« We Can’t Find a Basis for Unity but We Feel We Should »: conflits et sororité autour des conférences indochinoises qui se sont tenues au Canada en 1971
Published 2024-06-03
Keywords
- Feminism,
- Internationalism,
- Solidarity,
- Global Sisterhood,
- Anti-imperialism
- Third-worldism,
- Vietnam War,
- Decolonization ...More
How to Cite
Abstract
Organized in the spring of 1971 to denounce American intervention in Vietnam, the Indochinese conferences constitute one of the most important attempts at feminist coalitions of the time. The event embodies the project of building a global sorority. Although abundantly criticized in historiography, this ideal is rarely analyzed in all its ambiguity: this article therefore proposes to historicize sorority and highlight the complexity of its political uses. While recognizing the importance of the conflicts surrounding this project, we wish to understand why, despite everything, it emerged as a frame of reference shared by such a wide diversity of activists at the beginning of the 1970s.
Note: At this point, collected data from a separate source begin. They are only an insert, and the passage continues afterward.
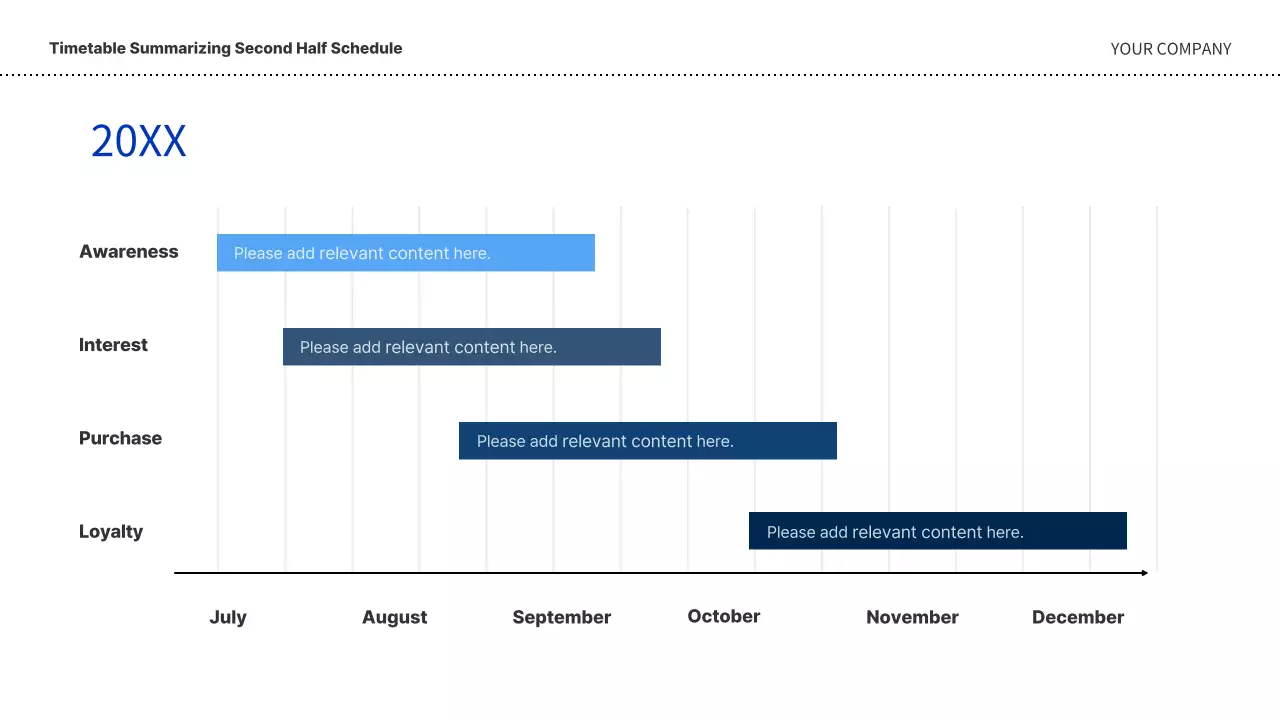 Timetable Summarizing Second Half Schedule

YOUR COMPANY

20XX

Awareness

Please add relevant content here.

Interest

Please add relevant content here.

Purchase

Please add relevant content here.

Loyalty

Please add relevant content here.

July

August

September

October

November

December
This rereading of the Indochinese conferences makes it possible to propose a more flexible definition of global sorority: the speeches on the question reflect the tensions of a movement driven by the urgency of articulating the different subjectivities of women in order to organize a massive and effective opposition to the Vietnam War. Sorority thus serves as a unifying frame of reference that is sufficiently malleable to allow various conceptions of feminism to coexist and collide. It thus makes it possible to mark out a terrain from which a pluralist and debated feminist solidarity can develop.